• [EXERCISE] Copy each entry below verbatim. Skip the pictures.
%%
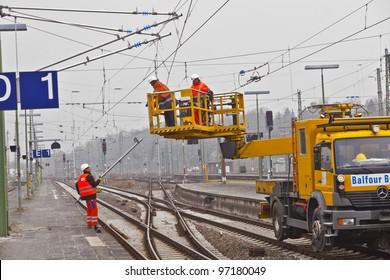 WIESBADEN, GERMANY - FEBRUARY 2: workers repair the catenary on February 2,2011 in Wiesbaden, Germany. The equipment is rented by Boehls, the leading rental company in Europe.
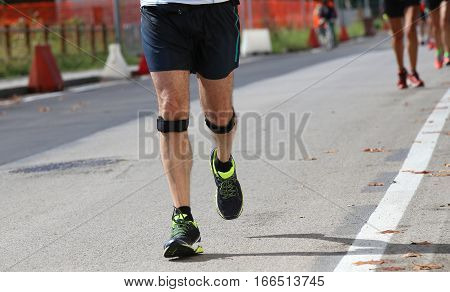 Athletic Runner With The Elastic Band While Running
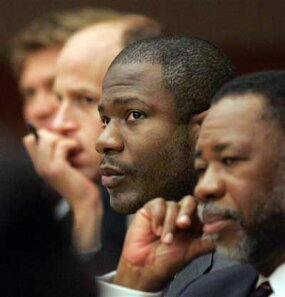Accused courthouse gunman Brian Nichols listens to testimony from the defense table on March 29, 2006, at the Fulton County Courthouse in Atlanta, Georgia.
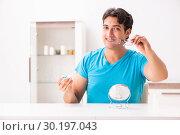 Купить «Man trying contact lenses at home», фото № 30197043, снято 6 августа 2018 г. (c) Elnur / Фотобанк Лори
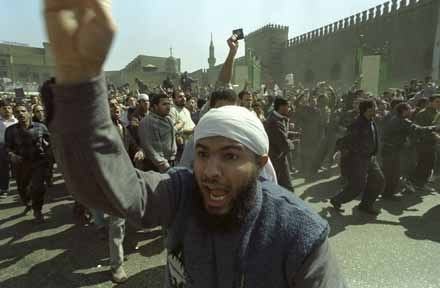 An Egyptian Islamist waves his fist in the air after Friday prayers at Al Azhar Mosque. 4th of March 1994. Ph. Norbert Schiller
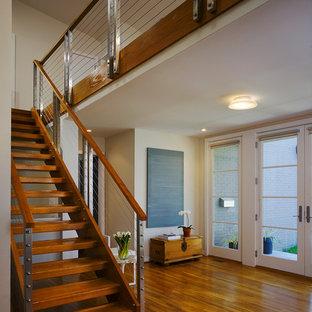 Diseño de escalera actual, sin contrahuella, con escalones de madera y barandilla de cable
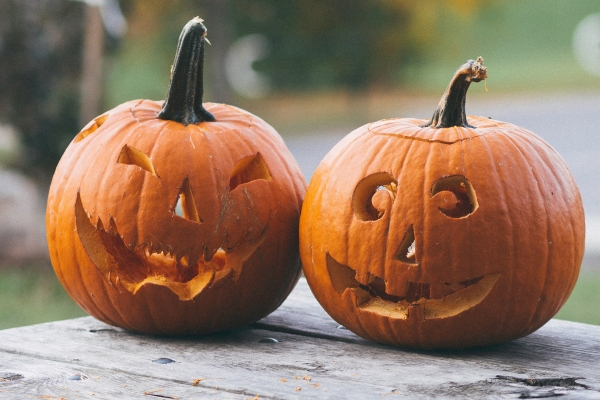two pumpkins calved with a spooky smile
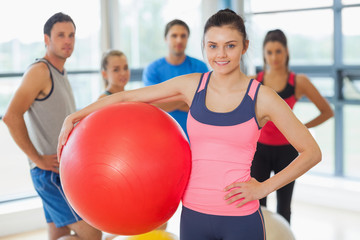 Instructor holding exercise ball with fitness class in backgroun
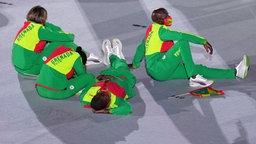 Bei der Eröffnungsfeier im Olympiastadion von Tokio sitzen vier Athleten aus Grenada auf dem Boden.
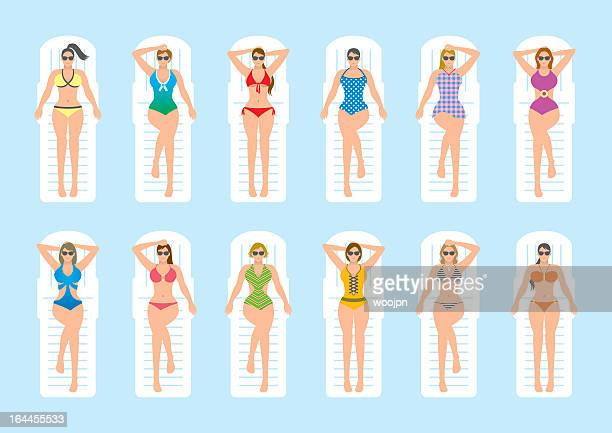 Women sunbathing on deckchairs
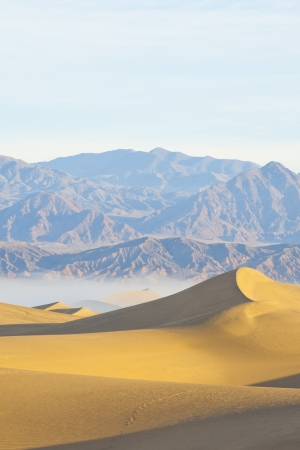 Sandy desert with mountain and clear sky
%%
• [WRITTEN SOLUTION]
 WIESBADEN, GERMANY - FEBRUARY 2: workers repair the catenary on February 2,2011 in Wiesbaden, Germany. The equipment is rented by Boehls, the leading rental company in Europe.
 Athletic Runner With The Elastic Band While Running
Accused courthouse gunman Brian Nichols listens to testimony from the defense table on March 29, 2006, at the Fulton County Courthouse in Atlanta, Georgia.
 Купить «Man trying contact lenses at home», фото № 30197043, снято 6 августа 2018 г. (c) Elnur / Фотобанк Лори
 An Egyptian Islamist waves his fist in the air after Friday prayers at Al Azhar Mosque. 4th of March 1994. Ph. Norbert Schiller
 Diseño de escalera actual, sin contrahuella, con escalones de madera y barandilla de cable
two pumpkins calved with a spooky smile
 Instructor holding exercise ball with fitness class in backgroun
 Bei der Eröffnungsfeier im Olympiastadion von Tokio sitzen vier Athleten aus Grenada auf dem Boden.
 Women sunbathing on deckchairs
 Sandy desert with mountain and clear sky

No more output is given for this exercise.